We'll try two things to improve the performance: ensuring compiler optimizations are enabled, and making compiler optimizations work better.

The impact of compiler optimizationsšŸ”—

There's an adage that says there's a difference between optimization and not being stupid. This "optimization" truly falls in the not being stupid stupid category. The function import-float-vec relies on the unsafe-deref-float and unsafe-set!-float functions, which I implementated builtin functions. Thus, most of the time in these functions is actually spent in the runtime. When I checked the Makefile for the runtime, I realized I had never enabled compiler optimizations. My thinking was probably something like "oh, we don't need optimizations, since all the interesting computation in Harlan happens in OpenCL kernels." It was easy enough to pass the -O2 flag to the compiler and see what happens. After this change, the results look more like this:

Import vector a time: 0.25
Import vector b time: 0.125
Kernel time: 0.375
             harlan_dot 0.774522

We've shaved off about 82ms, which is actually more than I expected. Also, we see a bit of an artifact in the data, which is that importing vector b takes half the time of vector a, even though they are both the same size. It seems the timer I'm using only has a resolution of about an eighth of a second. This isn't great, but it's good enough for our purposes.

Coding for better optimizationšŸ”—

The body for the unsafe-deref-float and unsafe-set!-float functions are one line of code. They are a single memory reference each. These are cheap and really should just be open coded by the compiler. I didn't do it this way at first because I would have had to push a new language form through a lot of the compiler and wanted something quick and dirty. This would be easier if more of the compiler used the Nanopass framework. However, these functions are prime candidates for inlining, and compilers are pretty good at inlining. Writing these functions this way shouldn't be a problem because the compiler will just inline them away. After all, just look at this section of the disassembly from import-float-vec and see how there are no procedure calls:

   0x00007ffff42afa08 <+296>:   mov    %r12d,%esi
   0x00007ffff42afa0b <+299>:   mov    %rbp,%rdi
   0x00007ffff42afa0e <+302>:   callq  0x7ffff42af270 <_Z18unsafe$deref$floatPfi@plt>
   0x00007ffff42afa13 <+307>:   mov    %r12d,%esi
   0x00007ffff42afa16 <+310>:   mov    %r13,%rdi
   0x00007ffff42afa19 <+313>:   add    $0x1,%r12d
   0x00007ffff42afa1d <+317>:   callq  0x7ffff42af470 <_Z18unsafe$set$b$floatPfif@plt>
   0x00007ffff42afa22 <+322>:   cmp    %r12d,%ebx
   0x00007ffff42afa25 <+325>:   jg     0x7ffff42afa08 <_Z16import$float$vecPfiRP7region_+296>

Oh, just kidding! There are calls to unsafe-deref-float and unsafe-set!-float. Since these functions are just a single memory reference, I wouldn't be surprised if we're paying ten times the cost of the function in just call overhead.
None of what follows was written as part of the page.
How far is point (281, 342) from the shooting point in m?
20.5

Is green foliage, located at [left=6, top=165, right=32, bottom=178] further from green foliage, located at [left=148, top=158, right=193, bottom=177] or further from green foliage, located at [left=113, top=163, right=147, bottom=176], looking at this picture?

The problem is that the compiler cannot inline these functions because they are in a separate library. Instead, we want to include these functions in the source code we are compiler. The easiest way to do this is to move their definition to harlan.hpp, which is included in every Harlan program. After making this change, the performance looks something like this:

Import vector a time: 0.125
Import vector b time: 0
Kernel time: 0.375
             harlan_dot 0.522239

Now we're spending the majority of time in the kernel, which is what we'd like.

Here's the chart from last time, along with our new results.

Execution time for dot product on 33,554,432 element vectors (shorter bars are better).

We've got a ways to go still, but this is a significant improvement over where we were before. The next step is to dig deeper into the why the kernel time is as large as it is.